“Our leaders are inefficient” and “cruel” and “corrupt”! These are common complaints or discussion points in our parts of the world. There is some truth in such remarks. But there is another eternal truth, i.e. leaders are not parachuted from the sky. They come from the society, from among us. They are our own reflection. For historical reasons, Turkey has been very close to Muslims’ hearts!

Less than a century back, as seat of Islamic caliphate, Turks were our political masters. Leading a global political empire covering parts of Europe, Africa and Asia for half a millennia requires a lot capabilities. But all that came to an end in the aftermath of the World War I. What was left behind of this massive empire is presently the Republic of Turkey. Since the beginning of this century, Turkey has experienced the country’s first set of democratic governments. The present leadership may have its share of failings. But overall, they command a high level of genuine respect and love from the masses.

My business takes me to Turkey frequently. Last month, I visited one of the most iconic (multi-billion dollars) infrastructure projects in Turkey’s modern history, which my team and I are honoured to have structured and financed, together with a club of banks. This is among a large number of infrastructure projects the Turkish leadership has been executing to make the life of its citizens easier. Such a leadership came from a society which – in my personal experience – is full of educated, progressive, honest, hardworking, humble, kind and generous people – a society worth emulating.

Turkey is also at the forefront of humanitarian efforts. Like all sincere nations, it walks the talk. It presently hosts 3 million Syrian refugees. All of them are welcomed as guests! Last month, Turkey hosted two back-to-back, high profile humanitarian conferences. One was under the banner of the United Nations (UN) and another organized by the World Congress of Muslim Philanthropists (WCMP).

I was invited to speak in two sessions for which I shared my understanding and views on “giving” in our faith (http://globaldonorsforum.org/speaker.php). After the opening supplication (Fatiha), the very third sentence of our Holy Book (Chapter: The Cow) states that the Qur’an is a guide “for those who spend from what We [The God] have given them”! So in our faith, “giving” is an absolute religious obligation.
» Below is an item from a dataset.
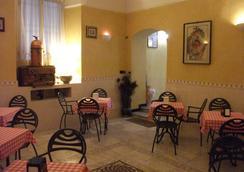 Hotel Armonia - Genoa - Restoran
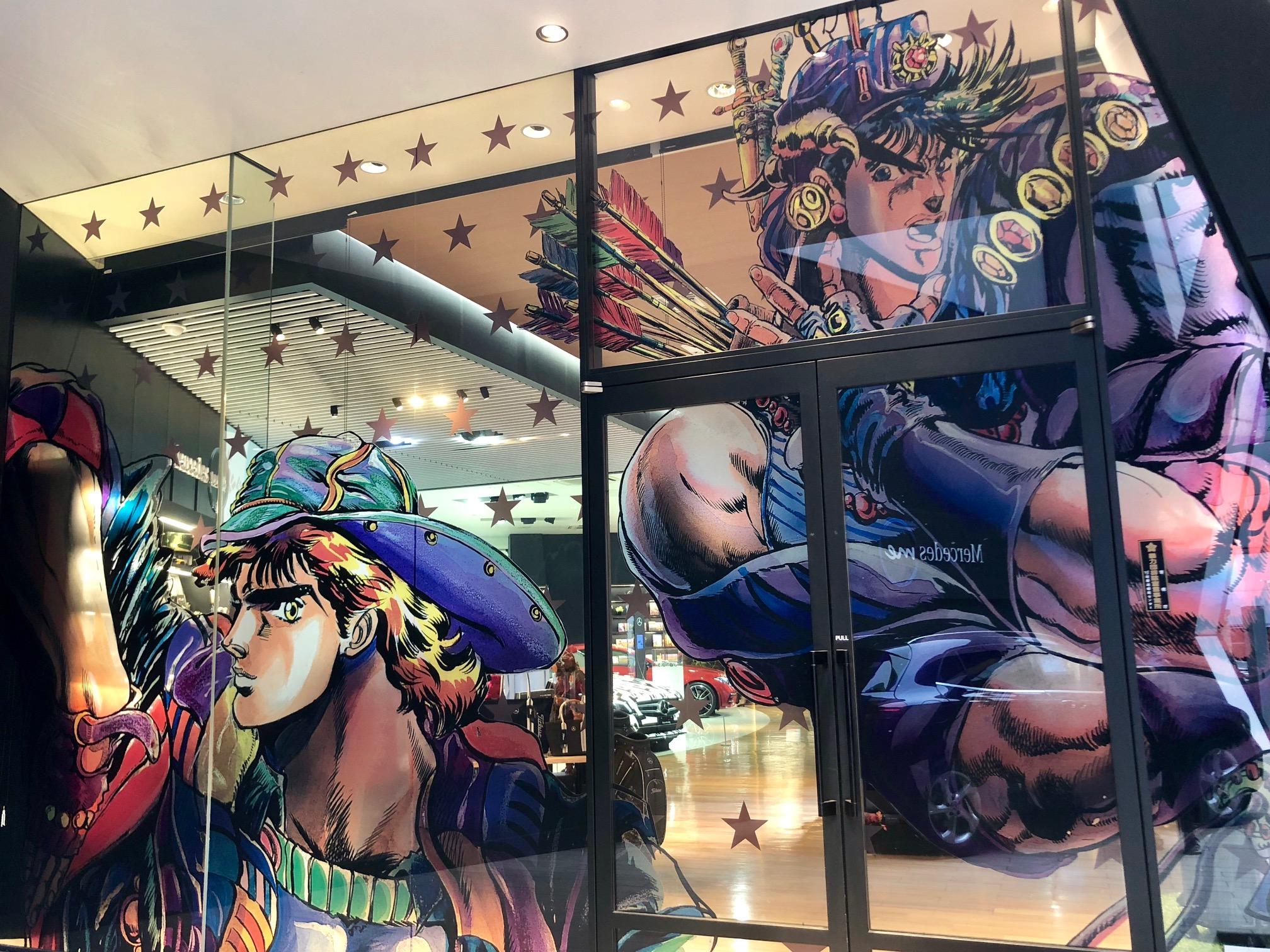 Art Feature HIROHIKO ARAKI JOJO EXHIBITION RIPPLES OF ADVENTURE ...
Not optional. And the giving mentioned here is not the annual, mandatory 2.5% zakah. This is additional giving. It seems that the extent of guidance we receive from the Qu’ran is linked to the quantum of our charity. With the ever widening gap between the rich and the poor, our giving also needs to increase.

The theme of the WCMP event was apt: “resetting priorities and redefining roles”. Conservative estimates indicate Muslims have been collectively donation amounting to over US$100 billion every year (http://caravandaily.com/portal/uncle-bernie-and-a-tale-of-two-charities/). But the impact of such a large scale giving is not as visible as it should be.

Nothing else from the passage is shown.